■ AUFGABE 1 ■
Nenne alle Namen, unter denen im Kommentarverlauf zum Fasten im Ramadan ein Beitrag steht.
■ AUFGABE 2 ■
Tausche im Kommentarverlauf „Ramadan“ durch „Fastenmonat“ aus und gib den Teil zwischen „Rüdiger Vehrenkamp“ und „die Integration an.“ wieder, beide eingeschlossen.
■ AUFGABE 3 ■
Führe den Kommentarverlauf zum Fasten im Ramadan dort fort, wo er endet.

■ TEXTABSCHNITT ■
§

Mehr als Korrelation zeigt der Artikel nicht auf. Außerdem wirkt er wie eine Rechtfertigung, Begründung oder Werbung, Achtklässler bereits fasten zu lassen. Ein weiterer Schritt in Richtung Islamisierung.

Lera
1 Jahr zuvor
Antwortet  Georg

„In Ländern mit mehrheitlich nicht-muslimischer Bevölkerung zeigte sich dieser Leistungseffekt jedoch nicht.“

Georg
1 Jahr zuvor
Antwortet  Lera

Was wollen Sie damit sagen? Und wie sind die muslimischen Länder z.B. bei PISA im Vergleich zu nichtmuslimischen Ländern aufgestellt?

Carsten60
1 Jahr zuvor

Hier werden wohl Schulleistungsstudien auf geheimnisvolle Weise vermischt mit Behauptungen zum sozialen Verhalten und zur „Identitätsstiftung“. „TIMSS und PISA haben gezeigt, dass …“ Und warum machen das Ökonomen, während sonst immer Psychologen für die Schule zuständig sind? Andere Ökonomen hatten herausgefunden, dass im Ramadan der Lebensmittelkonsum in den entsprechenden Ländern zunimmt und nicht abnimmt, weil eben nachts üppig getafelt wird. Siehe auch:
https://www.tagesspiegel.de/berlin/immer-mehr-muslimische-kinder-fasten-an-ramadan-5327512.html
Darin steht u.a.: „Und wer nicht mitfaste, werde nicht selten von fastenden Mitschülern gemobbt.“

Rüdiger Vehrenkamp
1 Jahr zuvor
Antwortet  Carsten60

Ich finde den Fastenbrauch ohnehin etwas inkonsequent. Was ist das für ein Fasten, wenn ich tagsüber nichts zu mir nehme, mir aber dafür in der Nacht den Bauch bis obenhin vollschlage?

Teacher Andi
1 Jahr zuvor

Also ich habe da andere Erfahrungen gemacht. Der Ramadan fällt in die Vorbereitungszeit fürs Abitur, die Schüler fehlen, sind müde und/oder nicht belastbar. Ich habe schon etliche erlebt, die die Zulassung zum Abitur wegen des Fastens vergeigt haben. Ich finde es schon etwas unverantwortlich, nicht mal bei solch richtungsweisenden lebenswichtigen Anlässen eine Ausnahme zu machen. Kontaktaufnahme mit den Eltern zielt da oft auch ins Leere. Es geht immerhin um den beruflichen Werdegang des Kindes! Die Abschottung und das Unter-sich-Bleiben beim Ramadan sehe ich nun auch nicht gerade als förderlich für die Integration an.

§

■ Fragen zu abgebildeten Szenen ■
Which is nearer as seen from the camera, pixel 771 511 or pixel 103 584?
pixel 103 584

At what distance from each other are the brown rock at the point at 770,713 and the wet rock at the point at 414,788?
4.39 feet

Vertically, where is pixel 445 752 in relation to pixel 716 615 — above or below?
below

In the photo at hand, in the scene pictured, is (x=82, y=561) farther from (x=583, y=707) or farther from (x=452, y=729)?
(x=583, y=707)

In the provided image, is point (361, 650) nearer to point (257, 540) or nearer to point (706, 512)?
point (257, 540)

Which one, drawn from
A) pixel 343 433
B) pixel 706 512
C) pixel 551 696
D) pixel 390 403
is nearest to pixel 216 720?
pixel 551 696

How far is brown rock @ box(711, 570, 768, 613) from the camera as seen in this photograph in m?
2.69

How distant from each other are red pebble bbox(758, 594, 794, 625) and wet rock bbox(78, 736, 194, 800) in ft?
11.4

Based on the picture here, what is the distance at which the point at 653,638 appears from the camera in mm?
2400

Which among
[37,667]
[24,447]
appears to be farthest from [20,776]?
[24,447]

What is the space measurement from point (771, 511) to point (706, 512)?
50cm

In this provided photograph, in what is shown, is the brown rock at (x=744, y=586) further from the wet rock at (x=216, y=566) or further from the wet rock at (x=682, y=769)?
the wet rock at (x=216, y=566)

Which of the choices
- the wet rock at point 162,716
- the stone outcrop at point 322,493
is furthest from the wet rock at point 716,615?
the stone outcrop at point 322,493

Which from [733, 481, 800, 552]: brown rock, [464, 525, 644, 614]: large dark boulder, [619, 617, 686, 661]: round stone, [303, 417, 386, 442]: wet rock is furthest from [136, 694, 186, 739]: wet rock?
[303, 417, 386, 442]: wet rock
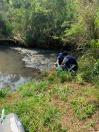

§

■ ERWARTETE ANTWORT 1 ■
Lera, Georg, Carsten60, Rüdiger Vehrenkamp, Teacher Andi

■ ERWARTETE ANTWORT 2 ■
Rüdiger Vehrenkamp
1 Jahr zuvor
Antwortet  Carsten60

Ich finde den Fastenbrauch ohnehin etwas inkonsequent. Was ist das für ein Fasten, wenn ich tagsüber nichts zu mir nehme, mir aber dafür in der Nacht den Bauch bis obenhin vollschlage?

Teacher Andi
1 Jahr zuvor

Also ich habe da andere Erfahrungen gemacht. Der Fastenmonat fällt in die Vorbereitungszeit fürs Abitur, die Schüler fehlen, sind müde und/oder nicht belastbar. Ich habe schon etliche erlebt, die die Zulassung zum Abitur wegen des Fastens vergeigt haben. Ich finde es schon etwas unverantwortlich, nicht mal bei solch richtungsweisenden lebenswichtigen Anlässen eine Ausnahme zu machen. Kontaktaufnahme mit den Eltern zielt da oft auch ins Leere. Es geht immerhin um den beruflichen Werdegang des Kindes! Die Abschottung und das Unter-sich-Bleiben beim Fastenmonat sehe ich nun auch nicht gerade als förderlich für die Integration an.

■ ERWARTETE ANTWORT 3 ■
Carsten60
1 Jahr zuvor
Antwortet  Teacher Andi

Und dann gibt’s auch noch von den Funktionären unterschiedliche Kommandos: Der Zentralrat sagt, unter 14 Jahren sei das Fasten keine Pflicht. Woanders habe ich gelesen, dass es ab 7 Jahren empfohlen (!) wird und ab der Pubertät Pflicht ist. Dabei ist vermutlich „Beginn der Pubertät“ gemeint, bei Mädchen kann das mit 9 oder 10 Jahren sein. Also gibt es nicht einmal klare Regeln dafür, jeder soll das mit sich selbst ausmachen. Ich finde ein bewusstes Fasten von Kindern und Jugendlichen einfach physisch unpassend, das ist eher was für ältere Jahrgänge mit Übergewicht.

Rüdiger Vehrenkamp
1 Jahr zuvor
Antwortet  Carsten60

Da fragt man sich: Ist die Religion für den Menschen da oder der Mensch für die Religion?

Adamo
1 Jahr zuvor
Antwortet  Teacher Andi

Ach Teacher Andi,

wie kannst du bloß die Studie hier in Frage stellen? Was nicht sein darf, darf nicht sein und Kritik an solchen Studien ist nicht gewünscht!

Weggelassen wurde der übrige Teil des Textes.